In the not too distant future, when predictable stages of extreme weather post-disaster recovery are more widely familiar, those stages may look something like the following: 1) relief, joy and gratitude at having survived, 2) mourning who, and what, has been lost, 2) making sure oneself and one's community have what is needed to survive over the coming days and weeks, 3) restoring essential communication infrastructure and cleaning up enough debris so that transit is possible, 4) restoring basic services such as electrity, plumbing and drinking water, 5) returning to the tasks of daily life that help one to normalize - such as going to work, socializing and entertaining, and hopefully - 6) rebuilding in smart ways to meet the next extreme weather event with greater resiliency.
Most of Puerto Rico now seems focused on steps 4 and 5. An islander told me yesterday that he thinks 85% of the island now has power. That might be true on a per capita basis, but I doubt that it's true geographically. The more developed and populated coastal areas have had power for several months, but many of the more remote rural areas are still struggling.
I had the good fortune to share a meal in Quebradillas with Jeff and Virginia Toussaint, owners of The Flowing River Farm near the village of Orocovia, which is located in the center of the Island. Their farm recently joined WWOOF (World Wide Opportunities in Organic Farms, a "worldwide movement linking volunteers with organic farmers and growers to promote cultural and educational experiences based on trust and non-monetary exchange, thereby helping to build a sustainable, global community.") Jeff and Virginia are currently hosting farm worker volunteers even though they have no electricity and are using a large "life-straw" water filtering system to draw water from a local stream. They seemed weary when I talked to them, but perked up as they shared their vision to create a self sustaining, net-zero energy farm that could provide food for their family and the surrounding community. And as we spoke about climate activism, carbon pricing, energy independence, permaculture and our shared antipathy toward car dominant transportation systems (having very poor public transportation and few protected bike lanes, PR is completely car dependent) we re-energized one another to continue fighting for sustainable organic farming, smart infrastructure and clean energy solutions in spite of the obstacles.
There has been a lot in the news about the presence of poor drinking water since the hurricane. But Jeff and Virginia tell me that water hasn't been a consistently potable resource on parts of the island for years, so poor water is not a new phenomenon. On the coasts, it's been relatively easy to purchase bottled water for a few months. But when roads are out, obtaining bottled drinking water is difficult and can be cost prohibitive in poorer, more remote communities, so residents have been forced to drink substandard water or devise filtering systems, such as the Toussaints have.
Just past Utuado, a reasonably large and spread out Pueblo south of Arecibo and north of Ponce, there is still no power between Rio Pellejas and Adjuntas in the communities accessible from Highway 123, a distance of about 25 kilometers. This area has received a lot of attention from the press, although that hasn't seemed to help PREPA get electricity beyond Utuado (which has had power since early February). PREPA is the Puerto Rican government run electric company, and you may have read that it will be sold later this year in an effort to privatize and modernize operations. Clearly, PREPA needs to be reimagined, so privatizing it may be helpful. It's essential that PR's electric grid becomes more responsive to the requirements of climate change. This is no mystery to Puerto Ricans. I encountered no resistance anywhere on the island to the notion that climate change will create more frequent and extreme hurricanes, greater ambient temperatures, increased precipitation, and storm surge flooding based on sea level rise. The average Puerto Rican seems to know what's coming.

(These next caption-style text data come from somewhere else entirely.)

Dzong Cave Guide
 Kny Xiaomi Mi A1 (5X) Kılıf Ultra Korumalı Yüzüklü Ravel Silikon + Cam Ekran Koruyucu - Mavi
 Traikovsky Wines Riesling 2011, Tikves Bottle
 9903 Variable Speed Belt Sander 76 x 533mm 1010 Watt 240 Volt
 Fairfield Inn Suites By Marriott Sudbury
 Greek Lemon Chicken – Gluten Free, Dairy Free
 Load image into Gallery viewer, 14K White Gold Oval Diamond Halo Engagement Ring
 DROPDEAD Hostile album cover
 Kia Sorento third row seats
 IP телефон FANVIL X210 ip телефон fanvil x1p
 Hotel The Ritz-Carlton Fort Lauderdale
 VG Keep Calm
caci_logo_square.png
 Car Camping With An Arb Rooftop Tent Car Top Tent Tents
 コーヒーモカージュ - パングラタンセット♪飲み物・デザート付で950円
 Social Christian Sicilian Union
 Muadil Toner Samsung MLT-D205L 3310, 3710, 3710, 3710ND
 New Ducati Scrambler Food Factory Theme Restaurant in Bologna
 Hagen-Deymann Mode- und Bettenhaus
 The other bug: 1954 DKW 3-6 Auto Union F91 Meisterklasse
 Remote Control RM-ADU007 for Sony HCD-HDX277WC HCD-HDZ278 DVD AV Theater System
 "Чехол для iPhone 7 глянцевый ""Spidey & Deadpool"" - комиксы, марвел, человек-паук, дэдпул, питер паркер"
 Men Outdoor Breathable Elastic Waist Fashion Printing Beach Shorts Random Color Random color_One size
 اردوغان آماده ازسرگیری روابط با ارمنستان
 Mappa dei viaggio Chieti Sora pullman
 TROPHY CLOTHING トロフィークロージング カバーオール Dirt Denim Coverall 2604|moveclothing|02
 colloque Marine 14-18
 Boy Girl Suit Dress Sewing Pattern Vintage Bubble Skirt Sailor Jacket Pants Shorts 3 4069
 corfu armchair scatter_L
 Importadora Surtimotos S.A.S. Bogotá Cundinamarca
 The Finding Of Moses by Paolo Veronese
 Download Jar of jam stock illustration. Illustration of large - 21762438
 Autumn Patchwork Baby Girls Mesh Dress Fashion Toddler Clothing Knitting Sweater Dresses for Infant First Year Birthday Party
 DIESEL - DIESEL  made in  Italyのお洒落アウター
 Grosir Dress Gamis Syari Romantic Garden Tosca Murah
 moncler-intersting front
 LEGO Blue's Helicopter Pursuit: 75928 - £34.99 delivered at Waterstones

I met Manolito, a Puerto Rican of Taino descent, as I walked through Rio Pellejas to inquire about electricity. There were new electrical cables on poles outside his house, but he and his neighbors were not connected. He didn't know if the cables were live, and he didn't seem too worried about it. His plumbing was fine, and that mattered much more to him. In fact, he mused that after five months, he had become accustomed to life without electricity. He'd be glad when it was back, but he wasn't that bothered by its absence.
From time to time I find myself reflecting on the reality that we humans have lived with electricity for only about a hundred years, and have enjoyed civilization without electricity for almost 10,000 of the 40,000 years our species has been around. Is its absence really such a crisis? Perhaps so when it comes to health care - modern medicine certainly cannot function without it. But in most other ways, I'm not so sure. (I do appreciate the irony of writing that statement while composing a blog on my cell phone.)
In spite of PREPA's overwhelming reconstruction challenge and their bureaucratic inefficiency, they have made some good choices. The government talks about establishing a portfolio standard with a goal of 30% renewables, which seems reasonable in an environment with an unlimited supply of wind and sunshine. Currently 13% of PREPA's full load is delivered through renewable sources. In 2012, PREPA contracted with Pattern Energy (headquartered in San Francisco, the company has 20 industrial sized wind and solar facilities all over the globe that generate more than 4000MW) to construct a wind farm slightly east of Ponce near the pueblo of Santa Isabel on the south coast. With 47 turbines, the Santa Isabel Wind Farm has a full capacity of 101 Megawatts, and is perfectly situation to take advantage of the constant and vigorous trade winds that blow from the east and southeast. Although the wind farm was built in 2012, the greatest capacity that PREPA has ever solicited has been 75MW (about 8% of PREPA's supply), which is what the farm was supplying to PREPA just before Hurricane Maria hit in September of 2017. There is another wind farm on the southeastern coast of PR near Naguabo called Punta Lima that was built and is run by Gestamp Wind, which had 13 turbines and a full capacity of 23MW. Unfortunately this farm was directly in the path of Maria and had to contend with winds that reached up to 200 mph. So, most of the turbines there were seriously destroyed by Maria, and the farm is not at all functional at this time. The Santa Isabel Wind Farm was also damaged, and some turbines are still being repaired. But its construction and fail safe technology allows it to survive 150 mph winds, and the blades can turn 180 degrees so that higher winds will be deflected and less damaging. At Santa Isabel, Maria's winds averaged 135 mph, with a few gusts that matched or exceeded 150 mph. As a result, about half of the turbines are currently online and the farm has a production capacity far greater than PREPA can currently utilize. At this time, PREPA is only taking 5MW. In spite of some ongoing repairs, the Santa Isabel Wind Farm will be able to supply at full capacity as soon as PREPA can absorb it.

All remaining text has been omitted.